Long ago this little stream we were following was used to power a number of industries such as sawmills, a rope mill and even a spoon manufacturer. Information plaques and even old restored worksites were scattered along the way.
Finally, at the bottom of our access route, we scurried through a culvert, like one designed for wild animals, that carried us under a modern freeway to safety on the other side. Here we came upon a number of larger reconstructed worksites and mills. The Germans are enthusiastic preservers of their history and culture.
Not far along, we exited the dank forest and arrived back in civilization where there was quite a village, complete with parking for tour buses and cars, and even a Best Western branded hotel, which was truly a fine example of a Black Forest inn. Since we were last there 18 months ago, two very tasteful buildings have been erected, one a workshop and retail outlet for a local glass artist, and a store featuring local and other upscale German goods that would appeal to tourists.
Behind all this hubbub was our goal – the massive railroad viaduct and trail that would carry us up the ravine and back to Hinterzarten.
Our trail was one way people had to go to make their way through the upper Black Forest. Later a toll road was built that carried people and goods and followed the present highway and railroad alignment, though the railroad goes through a number of tunnels and over viaducts. The route was definitively improved in 1770 to carry Marie Antoinette and entourage from Vienna to Paris, where she was to marry the future Louis the 16th. (See how roads were funded back then!). It’s still a white-knuckle route by car.
So under the huge stone viaduct we went. A plaque described that a railroad trestle was built in 1885 and this one was built in 1926, but was destroyed by the German army as they retreated from France in the face of Allied advances. It was rebuilt immediately after the end of the war as it was a major route of carrying timber needed for rebuilding housing in burned-out towns and cities in both Germany and France. (France did extract its pound of flesh). The grade is so steep that this was a cog railroad until electric locomotives came into service fairly recently.
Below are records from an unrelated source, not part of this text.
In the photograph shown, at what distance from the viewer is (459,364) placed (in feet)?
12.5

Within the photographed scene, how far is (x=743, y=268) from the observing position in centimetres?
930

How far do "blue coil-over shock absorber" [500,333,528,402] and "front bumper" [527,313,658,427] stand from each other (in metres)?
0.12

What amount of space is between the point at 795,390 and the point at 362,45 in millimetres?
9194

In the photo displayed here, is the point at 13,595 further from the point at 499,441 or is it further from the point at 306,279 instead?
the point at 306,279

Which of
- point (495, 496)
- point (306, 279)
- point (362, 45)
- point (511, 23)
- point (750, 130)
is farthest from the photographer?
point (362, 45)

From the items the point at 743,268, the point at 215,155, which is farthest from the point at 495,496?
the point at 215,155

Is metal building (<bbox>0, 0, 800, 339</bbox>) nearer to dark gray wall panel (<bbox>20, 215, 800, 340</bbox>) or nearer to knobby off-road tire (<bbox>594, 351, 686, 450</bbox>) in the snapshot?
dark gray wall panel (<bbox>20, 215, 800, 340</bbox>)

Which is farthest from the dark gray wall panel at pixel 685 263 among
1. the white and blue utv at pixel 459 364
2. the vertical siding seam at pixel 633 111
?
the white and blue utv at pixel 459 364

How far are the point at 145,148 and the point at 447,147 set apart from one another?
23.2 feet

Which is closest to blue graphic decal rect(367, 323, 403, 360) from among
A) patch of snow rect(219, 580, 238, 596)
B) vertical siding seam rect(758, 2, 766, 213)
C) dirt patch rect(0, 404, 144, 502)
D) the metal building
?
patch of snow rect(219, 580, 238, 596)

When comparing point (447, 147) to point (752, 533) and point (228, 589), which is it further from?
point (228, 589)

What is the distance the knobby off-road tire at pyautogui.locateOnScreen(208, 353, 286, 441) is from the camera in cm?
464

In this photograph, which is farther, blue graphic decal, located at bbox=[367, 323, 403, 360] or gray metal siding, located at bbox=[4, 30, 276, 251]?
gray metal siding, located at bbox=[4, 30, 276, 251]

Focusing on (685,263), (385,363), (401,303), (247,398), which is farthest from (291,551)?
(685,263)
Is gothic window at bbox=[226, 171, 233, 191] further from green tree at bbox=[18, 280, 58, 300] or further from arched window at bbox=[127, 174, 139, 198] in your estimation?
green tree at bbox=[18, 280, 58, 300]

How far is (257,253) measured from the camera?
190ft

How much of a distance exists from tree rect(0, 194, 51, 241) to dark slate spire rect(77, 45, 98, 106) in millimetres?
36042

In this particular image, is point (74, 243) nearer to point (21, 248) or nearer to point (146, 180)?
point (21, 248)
The trail – ah yes – here it is as we cross the first of numerous bridges across this tumultuous creek. As much as it roared, it ran clean as could be, like all the innumerable other creeks we saw in the Black Forest. No erosion here – farms and forests are carefully managed.
At times the canyon was so narrow that boardwalks were attached to the rocky wall. A little resolve didn’t hurt.
There were also times we climbed flights of stairs to keep up with the rapidly cascading waters and waterfalls, one 50 feet high.
Eventually, we were up and out of the canyon. Shortly afterwards, we were rewarded with the typical German payoff at the edge of the forest – a cafe with plenty of cold beer.
We didn’t have to walk the couple of miles back to Hinterzarten as the highway and a bus stop was only a kilometer away. What luxury to sink back and let the bus deliver us almost to our door.